Serkadji Prison
- Interactive map of Serkadji Prison
- Location: Algiers, Algeria;
- Status: former prison, future national museum
- Opened: 1857
- Closed: 2014

= Serkadji Prison =

Prison in Algiers, Algeria

Serkadji Prison, formerly Barberousse Prison, was a high-security prison in Algiers, Algeria; in 1995, about two-thirds of the 1,500 prisoners detained are (or were) accused or convicted of terrorism.

==History==
The Barberousse Prison was constructed during the period of French rule, being built on the site of a former fortification from the Regency of Algiers period, located above the Casbah of Algiers. During the Algerian War of 1954-62 several hundred FLN activists and fighters were imprisoned there and 58 were executed by guillotine in the main courtyard. The prison was referred to as "Serkadji Prison" by Algerians even during colonization, but was called "Barberousse Prison" by the French and other Europeans until independence. Following Algerian independence there were plans to convert the prison into a historical museum. However under President Houari Boumediène the building resumed its role as a prison for political prisoners plus convicted criminals.
Before the program of economic development from 2005 to 2009, the prison systems in Algeria were essentially the same as they had been during the colonial period in Algeria. Before the 2005-2009 period, Algeria had 127 penitentiary establishments classified into prevention, re-education, rehabilitation, specialized centers for women and specialized centers for minors. 76 of the prisons had been built prior to 1962 with 59 of them having been built before 1900. Post-1962, 51 more prisons had been built. This indicates that over half the prisons had been built prior to Algerian independence and had therefore been built with colonial subjugation in mind. 29 of the total penitentiaries were had been built for other purposes but were subsequently converted into prisons.
Throughout colonization, Algeria became a site for criminal deportees from other countries, for example the June Insurgents who were from France but served their sentences in Algeria. Equally, Algerians who committed crimes or perpetrated rebellious acts against colonization were sometimes deported to other countries to serve their sentences as they were seen as negative influences on the population.
In 2005, Algeria began the process of restructuring its penitentiary system and building new facilities. One of the reasons for this was that the prisons were overcrowded and lacked room for newcomers.
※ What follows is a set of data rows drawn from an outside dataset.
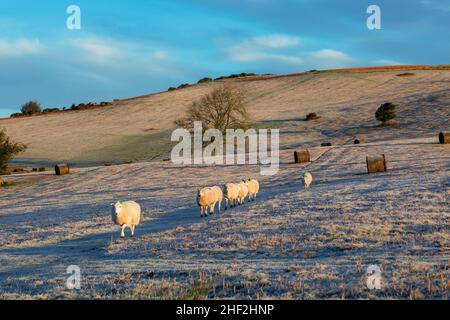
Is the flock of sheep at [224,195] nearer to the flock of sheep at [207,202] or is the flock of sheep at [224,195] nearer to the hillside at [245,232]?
the flock of sheep at [207,202]

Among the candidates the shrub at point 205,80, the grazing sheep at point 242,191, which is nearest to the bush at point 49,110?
the shrub at point 205,80

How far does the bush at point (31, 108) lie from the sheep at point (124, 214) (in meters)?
118

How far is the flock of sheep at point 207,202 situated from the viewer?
18344 mm

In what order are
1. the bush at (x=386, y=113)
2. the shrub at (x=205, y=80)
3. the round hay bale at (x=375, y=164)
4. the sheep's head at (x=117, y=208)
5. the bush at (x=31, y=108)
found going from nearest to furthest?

==Architectural Development==
Before colonization, prisons in Algeria were called "bagnes" as prisoners were put in baths during the night. The architecture of these buildings were characteristic of the Ottoman period with rooms arranged around a central patio. The entry of France into Algeria actually coincided with a period within the prison system in France. Therefore, those new styles of architecture being used in France were used in Algerian prisons as well. Prisons built during the colonial period were constructed in the penal architectural style. Their main focus was preventing escape rather than maximizing the wellbeing of the prisoners. Some of the prisons built are: Bilda (1936,) Ténès (1845,) Tazoult (1852,) Berouaghia (1857) and el Harrach (1910.) Several prisons from the colonial period are still functioning, but others like Serkadji prison are classified as national architectural heritage sites.

Before the main Serkadji prison, 3 others of the same name existed in Algeria:

1. Dar Serkadji el kedima was a prison for Turkish soldiers during the Ottoman period. It was used for torture and hangings primarily.

2. Dar Serkadji was located on today's rue Sallust in Algeria. It was a military prison and a civil prison simultaneously. After 1830 (colonization,) it was reestablished by the French as a military prison.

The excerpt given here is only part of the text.